A population pharmacokinetics analysis was performed after intravenous ganciclovir and oral valganciclovir in solid organ transplant patients with cytomegalovirus. Patients received ganciclovir at 5 mg/kg of body weight (5 days) and then 900 mg of valganciclovir (16 days), both twice daily with dose adjustment for renal function. A total of 382 serum concentrations from days 5 and 15 were analyzed with NONMEM VI. Renal function given by creatinine clearance (CL(CR)) was the most influential covariate in CL. The final pharmacokinetic parameters were as follows: ganciclovir clearance (CL) was 7.49.(CL(CR)/57) liter/h (57 was the mean population value of CL(CR)); the central and peripheral distribution volumes were 31.9 liters and 32.0 liters, respectively; intercompartmental clearance was 10.2 liter/h; the first-order absorption rate constant was 0.895 h(-1); bioavailability was 0.825; and lag time was 0.382 h. The CL(CR) was the best predictor of CL, making dose adjustment by this covariate important to achieve the most efficacious ganciclovir exposure.

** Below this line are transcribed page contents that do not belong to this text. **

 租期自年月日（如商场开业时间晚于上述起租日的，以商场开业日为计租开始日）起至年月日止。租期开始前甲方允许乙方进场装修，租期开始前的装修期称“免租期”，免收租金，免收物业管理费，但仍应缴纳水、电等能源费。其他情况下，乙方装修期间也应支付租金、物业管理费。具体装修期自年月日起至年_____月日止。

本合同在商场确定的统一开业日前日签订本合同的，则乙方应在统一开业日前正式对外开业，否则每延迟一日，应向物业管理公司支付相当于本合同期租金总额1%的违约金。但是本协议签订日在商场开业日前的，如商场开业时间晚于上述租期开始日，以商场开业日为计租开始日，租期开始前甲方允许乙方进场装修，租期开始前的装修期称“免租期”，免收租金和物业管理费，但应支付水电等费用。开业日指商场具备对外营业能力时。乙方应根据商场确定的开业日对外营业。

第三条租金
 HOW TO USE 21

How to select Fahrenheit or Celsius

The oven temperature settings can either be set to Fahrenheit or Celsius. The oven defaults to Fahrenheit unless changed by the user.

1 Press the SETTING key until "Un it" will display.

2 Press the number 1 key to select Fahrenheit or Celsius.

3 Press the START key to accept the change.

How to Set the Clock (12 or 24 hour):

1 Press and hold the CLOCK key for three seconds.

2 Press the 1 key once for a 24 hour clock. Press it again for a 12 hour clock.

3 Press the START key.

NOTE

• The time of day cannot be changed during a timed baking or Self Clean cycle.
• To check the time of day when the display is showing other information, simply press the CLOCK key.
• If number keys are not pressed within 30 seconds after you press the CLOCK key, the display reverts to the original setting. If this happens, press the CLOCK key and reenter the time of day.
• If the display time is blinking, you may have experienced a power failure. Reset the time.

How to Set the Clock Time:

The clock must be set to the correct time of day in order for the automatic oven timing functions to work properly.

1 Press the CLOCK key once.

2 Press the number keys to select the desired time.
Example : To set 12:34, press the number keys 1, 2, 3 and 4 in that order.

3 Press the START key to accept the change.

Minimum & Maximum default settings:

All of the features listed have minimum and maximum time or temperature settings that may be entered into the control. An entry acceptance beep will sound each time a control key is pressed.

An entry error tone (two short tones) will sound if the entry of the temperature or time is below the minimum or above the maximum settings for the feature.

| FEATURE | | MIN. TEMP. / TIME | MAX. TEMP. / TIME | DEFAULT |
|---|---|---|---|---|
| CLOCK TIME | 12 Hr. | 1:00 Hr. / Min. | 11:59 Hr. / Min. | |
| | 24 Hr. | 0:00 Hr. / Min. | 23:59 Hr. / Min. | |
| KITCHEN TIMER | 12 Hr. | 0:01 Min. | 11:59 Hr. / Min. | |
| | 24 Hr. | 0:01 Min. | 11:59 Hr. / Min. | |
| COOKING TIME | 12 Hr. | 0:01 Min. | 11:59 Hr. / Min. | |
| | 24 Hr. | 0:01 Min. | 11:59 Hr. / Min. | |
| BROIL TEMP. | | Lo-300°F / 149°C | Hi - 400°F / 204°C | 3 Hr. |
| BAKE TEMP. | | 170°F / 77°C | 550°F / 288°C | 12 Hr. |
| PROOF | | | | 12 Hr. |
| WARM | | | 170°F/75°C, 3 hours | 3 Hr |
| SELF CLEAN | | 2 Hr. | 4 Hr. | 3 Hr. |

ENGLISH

Trial registration: ClinicalTrials.gov NCT00730769.

Figures

FIG. 1.

Ganciclovir serum concentrations versus time postdose following i.v. administration of ganciclovir (left) and oral administration of valganciclovir (right) in SOT patients. Circles represent observed ganciclovir concentrations. Solid lines represent the smooth line indicating the general data trend.

FIG. 2.

Goodness-of-fit plots for the population pharmacokinetics model. Upper panels show results for i.v. administration of ganciclovir and lower panels show results for oral administration of valganciclovir. Ganciclovir concentrations are given in μg/ml and time in hours from the start of the treatment. DV, observed concentrations; PRED, population predictions; IPRED, individual predictions; CWRES, conditional weighted residuals; dashed line, identity line; solid line, smooth line indicating the general trend of the data.

FIG. 3.

Superimposed values of the observed (DV, open circles), individually predicted (IPRED, solid line), and population-predicted (PRED, dashed lines) ganciclovir serum concentrations versus time postdose in two patients belonging to the population studied, showing CLCR values of 73 and 38 ml/min, respectively, after both i.v. ganciclovir (left) and oral valganciclovir (right) administration.

FIG. 4.

Relationship between ganciclovir exposure (AUC) and estimated CLCR in SOT patients after administration of i.v. ganciclovir (left) and oral valganciclovir (right) according to the manufacturer's recommended dosage. Vertical lines show dosage adjustments based on CLCR. Horizontal lines show the AUCtarget value that was considered efficacious.

FIG. 5.

Simulated ganciclovir serum concentrations versus time. Mean and 95% CIs obtained from 1,000 simulations of ganciclovir serum concentration-time profiles after i.v. administration of ganciclovir (left) and oral administration of valganciclovir (right) to patients showing CLCR values of 20, 60, and 90 ml/min and 66.2 kg of body weight and treated according to the manufacturer's recommendations. Solid lines show 50th-percentile mean predictions, and dotted lines show 2.5th and 97.5th percentiles.